DESCRIPTION OF THE TASK:
Count the lines in the items below that contain the string "tray", treating uppercase and lowercase as different, and reply with only that number.

--- start of TASK INPUT ---

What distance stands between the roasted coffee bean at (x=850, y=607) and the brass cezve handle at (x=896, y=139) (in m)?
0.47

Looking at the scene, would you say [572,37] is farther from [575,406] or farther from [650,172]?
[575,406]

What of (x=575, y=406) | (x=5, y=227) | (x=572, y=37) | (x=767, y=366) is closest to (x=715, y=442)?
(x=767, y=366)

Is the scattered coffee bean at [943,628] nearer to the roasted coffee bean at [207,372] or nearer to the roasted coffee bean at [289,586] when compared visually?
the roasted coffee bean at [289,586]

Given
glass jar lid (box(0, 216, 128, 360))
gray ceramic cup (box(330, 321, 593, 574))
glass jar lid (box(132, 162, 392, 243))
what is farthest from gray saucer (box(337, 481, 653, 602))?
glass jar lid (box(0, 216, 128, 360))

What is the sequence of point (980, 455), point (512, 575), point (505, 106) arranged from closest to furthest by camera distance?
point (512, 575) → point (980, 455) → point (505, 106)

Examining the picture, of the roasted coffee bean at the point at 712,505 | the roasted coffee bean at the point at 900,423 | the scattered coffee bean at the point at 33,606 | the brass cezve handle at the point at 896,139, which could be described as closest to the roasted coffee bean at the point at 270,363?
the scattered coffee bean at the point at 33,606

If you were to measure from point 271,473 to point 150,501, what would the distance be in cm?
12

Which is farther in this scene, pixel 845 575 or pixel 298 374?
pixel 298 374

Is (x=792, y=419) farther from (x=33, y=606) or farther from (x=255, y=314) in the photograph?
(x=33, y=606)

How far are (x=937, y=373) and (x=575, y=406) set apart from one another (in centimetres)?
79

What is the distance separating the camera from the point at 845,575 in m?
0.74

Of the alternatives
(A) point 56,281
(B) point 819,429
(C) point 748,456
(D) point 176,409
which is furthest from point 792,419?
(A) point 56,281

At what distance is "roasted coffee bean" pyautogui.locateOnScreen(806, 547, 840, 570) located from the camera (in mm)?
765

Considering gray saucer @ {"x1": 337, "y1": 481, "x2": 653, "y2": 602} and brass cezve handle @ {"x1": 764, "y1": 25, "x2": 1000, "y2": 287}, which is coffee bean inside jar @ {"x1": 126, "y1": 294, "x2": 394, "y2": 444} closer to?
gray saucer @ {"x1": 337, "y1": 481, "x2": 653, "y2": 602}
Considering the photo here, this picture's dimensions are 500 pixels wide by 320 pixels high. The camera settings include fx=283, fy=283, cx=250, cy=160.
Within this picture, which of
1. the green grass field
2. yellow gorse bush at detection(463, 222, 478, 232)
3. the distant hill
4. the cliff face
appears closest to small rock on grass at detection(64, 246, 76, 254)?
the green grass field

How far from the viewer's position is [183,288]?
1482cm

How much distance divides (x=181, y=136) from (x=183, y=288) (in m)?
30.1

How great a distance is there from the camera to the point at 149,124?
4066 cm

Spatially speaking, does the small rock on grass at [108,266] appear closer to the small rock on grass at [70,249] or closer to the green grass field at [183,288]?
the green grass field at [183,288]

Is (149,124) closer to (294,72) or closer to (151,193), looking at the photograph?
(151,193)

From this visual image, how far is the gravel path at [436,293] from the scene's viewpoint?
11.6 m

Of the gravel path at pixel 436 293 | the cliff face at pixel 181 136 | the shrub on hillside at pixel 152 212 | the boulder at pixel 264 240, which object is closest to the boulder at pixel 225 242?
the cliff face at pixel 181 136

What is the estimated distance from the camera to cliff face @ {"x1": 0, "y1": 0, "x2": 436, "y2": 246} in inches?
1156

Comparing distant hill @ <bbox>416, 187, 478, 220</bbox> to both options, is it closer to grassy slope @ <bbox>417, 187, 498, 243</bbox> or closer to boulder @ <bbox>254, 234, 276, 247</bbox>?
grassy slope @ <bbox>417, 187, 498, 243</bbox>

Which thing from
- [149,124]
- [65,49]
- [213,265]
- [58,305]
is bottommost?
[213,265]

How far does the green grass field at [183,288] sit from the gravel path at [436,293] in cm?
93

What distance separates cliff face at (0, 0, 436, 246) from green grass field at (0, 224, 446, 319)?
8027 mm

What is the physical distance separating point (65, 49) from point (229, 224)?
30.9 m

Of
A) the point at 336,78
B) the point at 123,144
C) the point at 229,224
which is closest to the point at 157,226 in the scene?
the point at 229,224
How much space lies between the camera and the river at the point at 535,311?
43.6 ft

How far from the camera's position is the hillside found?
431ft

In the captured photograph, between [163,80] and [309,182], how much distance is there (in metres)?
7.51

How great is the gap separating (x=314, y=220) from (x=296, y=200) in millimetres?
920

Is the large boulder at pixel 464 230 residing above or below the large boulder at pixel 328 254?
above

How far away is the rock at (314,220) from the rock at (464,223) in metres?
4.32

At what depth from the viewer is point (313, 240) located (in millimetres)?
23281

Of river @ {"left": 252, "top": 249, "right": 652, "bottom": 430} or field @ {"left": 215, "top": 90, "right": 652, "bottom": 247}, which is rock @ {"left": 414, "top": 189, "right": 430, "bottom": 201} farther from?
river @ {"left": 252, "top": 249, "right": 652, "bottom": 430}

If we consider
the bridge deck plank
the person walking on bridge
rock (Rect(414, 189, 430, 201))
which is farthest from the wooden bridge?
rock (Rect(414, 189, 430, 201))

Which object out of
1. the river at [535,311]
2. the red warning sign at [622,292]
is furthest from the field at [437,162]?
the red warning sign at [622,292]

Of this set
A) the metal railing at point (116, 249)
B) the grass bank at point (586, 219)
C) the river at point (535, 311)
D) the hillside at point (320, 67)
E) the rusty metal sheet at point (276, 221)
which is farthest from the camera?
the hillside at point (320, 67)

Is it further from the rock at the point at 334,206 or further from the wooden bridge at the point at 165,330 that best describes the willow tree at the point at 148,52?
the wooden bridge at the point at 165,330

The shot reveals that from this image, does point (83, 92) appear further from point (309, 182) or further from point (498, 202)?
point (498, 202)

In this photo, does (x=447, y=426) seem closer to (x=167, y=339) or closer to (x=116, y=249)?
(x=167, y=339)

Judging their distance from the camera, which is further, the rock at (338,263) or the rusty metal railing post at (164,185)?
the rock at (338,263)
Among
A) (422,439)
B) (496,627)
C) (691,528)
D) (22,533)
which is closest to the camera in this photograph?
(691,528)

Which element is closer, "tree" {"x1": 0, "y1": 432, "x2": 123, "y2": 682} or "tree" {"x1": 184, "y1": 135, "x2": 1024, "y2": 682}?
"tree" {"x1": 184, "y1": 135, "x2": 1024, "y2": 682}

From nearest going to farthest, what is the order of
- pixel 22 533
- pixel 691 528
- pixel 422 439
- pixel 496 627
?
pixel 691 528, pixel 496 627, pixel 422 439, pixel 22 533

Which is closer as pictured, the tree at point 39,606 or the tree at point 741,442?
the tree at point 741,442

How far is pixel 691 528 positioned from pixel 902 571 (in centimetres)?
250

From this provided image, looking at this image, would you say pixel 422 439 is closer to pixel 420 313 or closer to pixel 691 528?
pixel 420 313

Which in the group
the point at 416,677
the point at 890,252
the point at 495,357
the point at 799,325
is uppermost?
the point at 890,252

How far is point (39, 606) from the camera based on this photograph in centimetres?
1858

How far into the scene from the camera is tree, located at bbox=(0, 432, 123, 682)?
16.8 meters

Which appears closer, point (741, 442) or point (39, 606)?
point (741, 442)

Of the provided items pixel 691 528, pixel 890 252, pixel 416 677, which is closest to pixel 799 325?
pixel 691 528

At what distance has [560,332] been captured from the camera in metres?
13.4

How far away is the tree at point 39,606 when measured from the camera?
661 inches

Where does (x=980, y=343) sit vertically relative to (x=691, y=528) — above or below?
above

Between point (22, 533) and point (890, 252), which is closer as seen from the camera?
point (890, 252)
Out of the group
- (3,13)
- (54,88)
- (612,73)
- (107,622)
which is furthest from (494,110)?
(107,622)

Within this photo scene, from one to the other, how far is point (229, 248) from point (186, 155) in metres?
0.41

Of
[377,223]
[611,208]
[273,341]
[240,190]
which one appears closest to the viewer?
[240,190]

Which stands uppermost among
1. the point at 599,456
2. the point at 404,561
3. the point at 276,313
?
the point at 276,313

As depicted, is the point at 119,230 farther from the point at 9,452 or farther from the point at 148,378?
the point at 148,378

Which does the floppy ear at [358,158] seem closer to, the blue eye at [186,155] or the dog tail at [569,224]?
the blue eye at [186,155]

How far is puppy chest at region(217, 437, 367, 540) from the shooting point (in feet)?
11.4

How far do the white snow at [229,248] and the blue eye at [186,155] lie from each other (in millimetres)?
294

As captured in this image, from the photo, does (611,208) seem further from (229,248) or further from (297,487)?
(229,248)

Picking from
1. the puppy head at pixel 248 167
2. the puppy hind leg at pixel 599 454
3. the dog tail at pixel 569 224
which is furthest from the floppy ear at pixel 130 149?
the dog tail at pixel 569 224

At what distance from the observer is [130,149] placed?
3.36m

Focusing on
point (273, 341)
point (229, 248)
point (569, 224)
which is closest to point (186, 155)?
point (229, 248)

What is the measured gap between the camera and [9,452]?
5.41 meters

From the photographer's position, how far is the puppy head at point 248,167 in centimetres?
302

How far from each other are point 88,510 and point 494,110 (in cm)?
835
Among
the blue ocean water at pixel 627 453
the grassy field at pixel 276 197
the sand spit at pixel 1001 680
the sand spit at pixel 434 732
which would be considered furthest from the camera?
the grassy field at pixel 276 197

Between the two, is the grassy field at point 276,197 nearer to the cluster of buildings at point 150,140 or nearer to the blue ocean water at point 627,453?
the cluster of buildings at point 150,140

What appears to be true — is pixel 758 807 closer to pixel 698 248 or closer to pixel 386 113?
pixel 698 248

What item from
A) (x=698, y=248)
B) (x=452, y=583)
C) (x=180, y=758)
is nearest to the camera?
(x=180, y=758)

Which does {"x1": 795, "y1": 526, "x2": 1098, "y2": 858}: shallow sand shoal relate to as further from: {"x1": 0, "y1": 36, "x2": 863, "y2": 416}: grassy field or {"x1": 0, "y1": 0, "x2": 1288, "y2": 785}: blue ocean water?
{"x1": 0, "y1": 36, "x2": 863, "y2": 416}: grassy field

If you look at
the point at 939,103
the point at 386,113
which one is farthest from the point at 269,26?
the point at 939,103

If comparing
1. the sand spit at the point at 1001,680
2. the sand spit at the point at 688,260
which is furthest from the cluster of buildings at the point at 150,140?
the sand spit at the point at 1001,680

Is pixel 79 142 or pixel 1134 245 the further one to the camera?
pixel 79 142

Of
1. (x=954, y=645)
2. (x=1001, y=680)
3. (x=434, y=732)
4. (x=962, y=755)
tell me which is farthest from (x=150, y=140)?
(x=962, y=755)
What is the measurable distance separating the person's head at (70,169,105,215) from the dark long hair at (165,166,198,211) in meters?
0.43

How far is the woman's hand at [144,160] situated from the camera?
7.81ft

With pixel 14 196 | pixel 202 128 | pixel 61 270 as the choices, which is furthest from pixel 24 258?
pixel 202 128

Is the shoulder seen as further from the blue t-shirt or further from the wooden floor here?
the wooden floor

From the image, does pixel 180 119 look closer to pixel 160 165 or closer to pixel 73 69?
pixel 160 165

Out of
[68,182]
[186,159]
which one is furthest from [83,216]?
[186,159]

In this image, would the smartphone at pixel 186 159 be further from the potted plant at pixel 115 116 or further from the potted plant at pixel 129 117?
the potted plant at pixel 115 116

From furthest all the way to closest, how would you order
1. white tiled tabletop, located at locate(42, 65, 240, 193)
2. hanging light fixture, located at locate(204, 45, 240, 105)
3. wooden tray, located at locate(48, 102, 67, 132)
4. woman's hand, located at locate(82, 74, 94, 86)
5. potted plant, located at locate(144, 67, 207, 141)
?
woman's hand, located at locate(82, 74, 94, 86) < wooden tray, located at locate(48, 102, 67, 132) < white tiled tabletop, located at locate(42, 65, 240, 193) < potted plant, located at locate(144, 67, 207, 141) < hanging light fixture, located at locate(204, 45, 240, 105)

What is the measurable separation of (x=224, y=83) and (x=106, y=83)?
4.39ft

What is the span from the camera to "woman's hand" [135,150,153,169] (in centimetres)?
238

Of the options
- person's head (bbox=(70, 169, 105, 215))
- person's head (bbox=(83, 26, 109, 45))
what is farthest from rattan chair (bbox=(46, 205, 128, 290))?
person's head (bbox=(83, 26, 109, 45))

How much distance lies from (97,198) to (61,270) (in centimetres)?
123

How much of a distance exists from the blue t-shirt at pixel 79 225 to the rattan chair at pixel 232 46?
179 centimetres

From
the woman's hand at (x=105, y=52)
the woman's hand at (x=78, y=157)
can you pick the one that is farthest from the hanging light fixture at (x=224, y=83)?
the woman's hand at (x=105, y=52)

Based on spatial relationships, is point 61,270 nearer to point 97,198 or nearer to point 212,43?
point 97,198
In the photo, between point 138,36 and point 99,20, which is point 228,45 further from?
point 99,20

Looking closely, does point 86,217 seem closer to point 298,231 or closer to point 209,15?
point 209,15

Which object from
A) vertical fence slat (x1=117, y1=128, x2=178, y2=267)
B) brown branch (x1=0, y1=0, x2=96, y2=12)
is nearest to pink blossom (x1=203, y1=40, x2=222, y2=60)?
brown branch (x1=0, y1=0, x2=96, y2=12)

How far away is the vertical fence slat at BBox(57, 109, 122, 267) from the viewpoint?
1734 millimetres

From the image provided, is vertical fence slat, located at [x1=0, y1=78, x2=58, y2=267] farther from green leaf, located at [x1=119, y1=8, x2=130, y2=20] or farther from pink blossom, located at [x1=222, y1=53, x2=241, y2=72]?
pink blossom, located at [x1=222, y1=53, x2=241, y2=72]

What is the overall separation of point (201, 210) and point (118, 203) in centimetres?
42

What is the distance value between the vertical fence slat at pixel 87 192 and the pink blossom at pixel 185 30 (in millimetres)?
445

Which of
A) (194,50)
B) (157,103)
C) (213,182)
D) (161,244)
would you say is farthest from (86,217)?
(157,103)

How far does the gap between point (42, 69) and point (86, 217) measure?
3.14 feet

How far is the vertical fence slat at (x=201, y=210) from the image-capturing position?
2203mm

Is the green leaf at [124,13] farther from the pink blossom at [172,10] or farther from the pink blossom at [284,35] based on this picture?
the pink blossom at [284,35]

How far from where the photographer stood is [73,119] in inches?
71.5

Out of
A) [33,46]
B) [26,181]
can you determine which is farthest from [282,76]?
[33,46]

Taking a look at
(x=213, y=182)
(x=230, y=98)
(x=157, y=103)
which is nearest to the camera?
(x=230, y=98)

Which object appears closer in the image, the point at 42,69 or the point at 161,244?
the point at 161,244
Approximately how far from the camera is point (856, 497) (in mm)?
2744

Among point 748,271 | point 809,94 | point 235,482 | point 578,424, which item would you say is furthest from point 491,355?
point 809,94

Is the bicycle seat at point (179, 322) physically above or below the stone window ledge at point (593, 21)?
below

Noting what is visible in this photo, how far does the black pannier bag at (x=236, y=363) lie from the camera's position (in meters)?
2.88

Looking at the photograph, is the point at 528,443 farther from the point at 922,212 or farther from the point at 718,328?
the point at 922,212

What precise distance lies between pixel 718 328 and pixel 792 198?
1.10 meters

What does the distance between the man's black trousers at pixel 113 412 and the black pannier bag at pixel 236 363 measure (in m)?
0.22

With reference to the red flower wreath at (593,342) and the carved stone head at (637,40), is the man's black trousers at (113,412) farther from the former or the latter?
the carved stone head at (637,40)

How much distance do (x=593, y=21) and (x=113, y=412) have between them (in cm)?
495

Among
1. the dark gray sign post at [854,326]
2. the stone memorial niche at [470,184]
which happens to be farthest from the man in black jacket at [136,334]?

--- end of TASK INPUT ---

WRITTEN ANSWER:
2